# Set tasks
A) In the theater review, which president was the first to spare a turkey's life at Thanksgiving?
B) According to the theater review, why does President Smith assume his reelection is already lost? Answer in one to three sentences.
C) Carry on with the theater review, picking up after its final sentence.

# Text section

Home · Articles · Arts & Books · Theater · November (Jane, A Theater Company)
June 27th, 2012 PENELOPE BASS | Theater
 

November (Jane, A Theater Company)

A very Mamet Thanksgiving.

perf.box.dudes_3834POULTRY ON MY MIND: Brian Harcourt and Corey Brunish. - IMAGE: Karen Farley

Abraham Lincoln was the first president to spare a turkey’s life at Thanksgiving. Not everyone followed suit. In 1947, Harry Truman was gifted a turkey by the National Turkey Federation, which ended up on his dinner table. Most presidents, however, adopted the tradition—Kennedy, Reagan, even Nixon—pardoning one or two lucky turkeys as a symbolic gesture.

From that silly gesture comes November, David Mamet’s political satire—performed here by Jane, A Theater Company—skewering electoral campaigns and the naive beliefs about democracy.

President Charles H.P. Smith (Brian Harcourt) is whining his way through his last few days in office, assuming his reelection is already lost given poll numbers “lower than Gandhi’s cholesterol.” A meeting with a representative of the National Association of Turkey and Turkey Products Manufacturers to arrange the annual pardoning ceremony becomes an opportunity to extort funding for his failing campaign.

Because this is a Mamet play, the real star is the dialogue. The cast handles it admirably, batting conversations back and forth like high-speed pingpong and spewing obscenity-laced rants to comic effect. Harcourt’s President Smith is such a helpless buffoon that even his vitriolic tirades against the Chinese and his own lesbian speechwriter (Kim Bogus) come across hilariously endearing. According to Mamet, Smith isn’t intended to represent an actual president, but his Texas drawl, penchant for threats of indefinite detention overseas, and his complete fucking-over of the country feel familiar.

# Available data

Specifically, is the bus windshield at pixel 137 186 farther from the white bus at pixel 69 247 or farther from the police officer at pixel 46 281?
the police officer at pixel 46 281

# Final results
A) Abraham Lincoln.

B) President Smith assumes his reelection is already lost because of his poll numbers, which he describes as "lower than Gandhi's cholesterol."

C)
As the play culminates in a farcical fiasco of gay marriage, exploding turkeys and a threat to expose Thanksgiving as an ancient orgy ceremony, Mamet’s feelings on the political process become clear. Everyone, even the most altruistic among us, wants something that can be bartered for. As Smith explains, “To trade this for that separates us from the lower life forms, like the large apes or the Scandinavians.” Seeing the giblets of the political process may kill your appetite for democracy, but at least November makes you laugh.


SEE IT: November is at Theater! Theatre!, 3430 SE Belmont St., 816-5444, jane-a-theater-company.org. 8 pm Thursdays-Saturdays, 4 pm Sundays through July 21. $20.

 
  • Currently 3.5/5 Stars.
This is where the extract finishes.